In a statement to the NZX today, Spark said it was seeking a court ruling for a stay in the event the Commerce Commission cleared the merger this week.

The move comes after Sky TV last week said it would not delay a planned merger with Vodafone New Zealand for a few days to allow for appeals if the deal got regulatory approval next week.

The Commerce Commission is scheduled to make a decision on the deal on February 23, with the companies set to create the country's largest telecommunications and media group, with Sky TV buying Vodafone NZ for $3.44 billion, funded by a payment of $1.25b in cash and the issue of new Sky TV shares at a price of $5.40 per share.

Vodafone becomes a 51 percent majority shareholder in Sky TV, in what amounts to a reverse takeover. The pay-TV operator will borrow $1.8b from Vodafone to fund the purchase, repay existing debt and use for working capital.

Spark's general manager of regulatory affairs John Wesley-Smith said a short pause would provide "breathing space" to assess legal options and background on the decision.

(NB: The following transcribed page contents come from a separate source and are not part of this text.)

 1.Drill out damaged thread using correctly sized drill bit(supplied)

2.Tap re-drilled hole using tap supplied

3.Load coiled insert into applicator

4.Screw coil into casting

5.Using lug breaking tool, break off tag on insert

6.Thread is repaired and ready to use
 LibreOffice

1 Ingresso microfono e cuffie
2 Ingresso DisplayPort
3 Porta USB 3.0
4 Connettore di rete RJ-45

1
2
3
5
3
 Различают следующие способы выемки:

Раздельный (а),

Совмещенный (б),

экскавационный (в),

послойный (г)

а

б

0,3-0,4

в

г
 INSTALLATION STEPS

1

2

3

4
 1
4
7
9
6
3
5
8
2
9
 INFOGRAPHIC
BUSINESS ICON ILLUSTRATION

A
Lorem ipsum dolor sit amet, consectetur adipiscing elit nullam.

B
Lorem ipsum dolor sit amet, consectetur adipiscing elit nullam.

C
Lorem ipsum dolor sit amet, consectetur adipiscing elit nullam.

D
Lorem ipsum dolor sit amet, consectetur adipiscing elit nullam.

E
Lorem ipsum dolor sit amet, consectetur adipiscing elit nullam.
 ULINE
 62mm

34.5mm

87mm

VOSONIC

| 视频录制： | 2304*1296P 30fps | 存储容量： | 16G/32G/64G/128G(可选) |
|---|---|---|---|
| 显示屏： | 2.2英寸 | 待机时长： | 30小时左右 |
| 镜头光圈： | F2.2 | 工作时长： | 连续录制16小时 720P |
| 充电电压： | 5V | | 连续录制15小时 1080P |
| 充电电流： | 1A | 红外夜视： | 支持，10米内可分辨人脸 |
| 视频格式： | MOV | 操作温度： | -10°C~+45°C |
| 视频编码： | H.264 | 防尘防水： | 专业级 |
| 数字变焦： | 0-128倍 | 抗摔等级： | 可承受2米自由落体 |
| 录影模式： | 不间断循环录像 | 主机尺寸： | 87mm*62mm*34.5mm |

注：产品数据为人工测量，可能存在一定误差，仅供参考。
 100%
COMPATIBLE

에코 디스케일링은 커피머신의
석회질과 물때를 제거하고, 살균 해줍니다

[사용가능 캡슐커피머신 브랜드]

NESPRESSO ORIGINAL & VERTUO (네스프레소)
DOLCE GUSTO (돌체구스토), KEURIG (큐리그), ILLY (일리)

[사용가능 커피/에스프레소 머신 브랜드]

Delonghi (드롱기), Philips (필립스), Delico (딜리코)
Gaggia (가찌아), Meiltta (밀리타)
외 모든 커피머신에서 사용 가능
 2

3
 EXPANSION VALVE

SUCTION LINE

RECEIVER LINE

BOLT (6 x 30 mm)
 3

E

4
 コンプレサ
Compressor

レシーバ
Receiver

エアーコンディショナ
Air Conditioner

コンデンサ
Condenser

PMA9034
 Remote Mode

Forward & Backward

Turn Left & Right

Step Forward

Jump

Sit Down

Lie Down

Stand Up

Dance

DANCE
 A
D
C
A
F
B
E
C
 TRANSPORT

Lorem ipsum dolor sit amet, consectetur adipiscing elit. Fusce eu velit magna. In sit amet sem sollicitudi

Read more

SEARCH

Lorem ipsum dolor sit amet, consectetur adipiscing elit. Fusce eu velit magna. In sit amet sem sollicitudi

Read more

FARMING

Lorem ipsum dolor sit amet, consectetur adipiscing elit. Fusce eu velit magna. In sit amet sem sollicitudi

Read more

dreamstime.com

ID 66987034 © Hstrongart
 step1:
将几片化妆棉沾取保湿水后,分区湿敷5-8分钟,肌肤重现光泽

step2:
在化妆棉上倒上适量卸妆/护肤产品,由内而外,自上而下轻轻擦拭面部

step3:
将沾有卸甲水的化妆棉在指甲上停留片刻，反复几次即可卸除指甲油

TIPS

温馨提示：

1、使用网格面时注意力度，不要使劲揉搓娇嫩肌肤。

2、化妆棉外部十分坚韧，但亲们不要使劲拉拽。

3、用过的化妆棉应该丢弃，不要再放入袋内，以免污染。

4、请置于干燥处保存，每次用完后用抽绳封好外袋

"This is a question of natural justice: to allow Sky and Vodafone to push ahead with the merger without this breathing space would likely mean the merger would already have been effected, and be difficult to unwind, before opposing parties have had a chance to view the detailed reasoning underlying the commission's decision," he said.

Requests rejected
Wesley-Smith said Spark was among other parties who wrote to Sky and Vodafone last week asking for a voluntary agree to a pause in the event the merger gets clearance.

"Sky and Vodafone rejected our requests, so we feel we are left with no choice but to seek a High Court ruling on the matter," he said.

Simon Moutter, chief executive, said Spark objects to the merger on the grounds that it would restrict access to popular sports coverage, and that an effective wholesale regime is necessary to prevent the monopoly position shifting into another market, he said.

"With the merger approved, we think New Zealanders will have fewer choices on how to consume the sport they want available from one company," Moutter said.

"If the merger's not approved, then Sky will be highly incentivised to work with all broadband companies to produce a range of sporting products and bundles that can be delivered in a new way across everyone's services and New Zealanders will be far better off and so will Sky in our view," Moutter said.

A meeting is scheduled at the High Court in Auckland on Wednesday.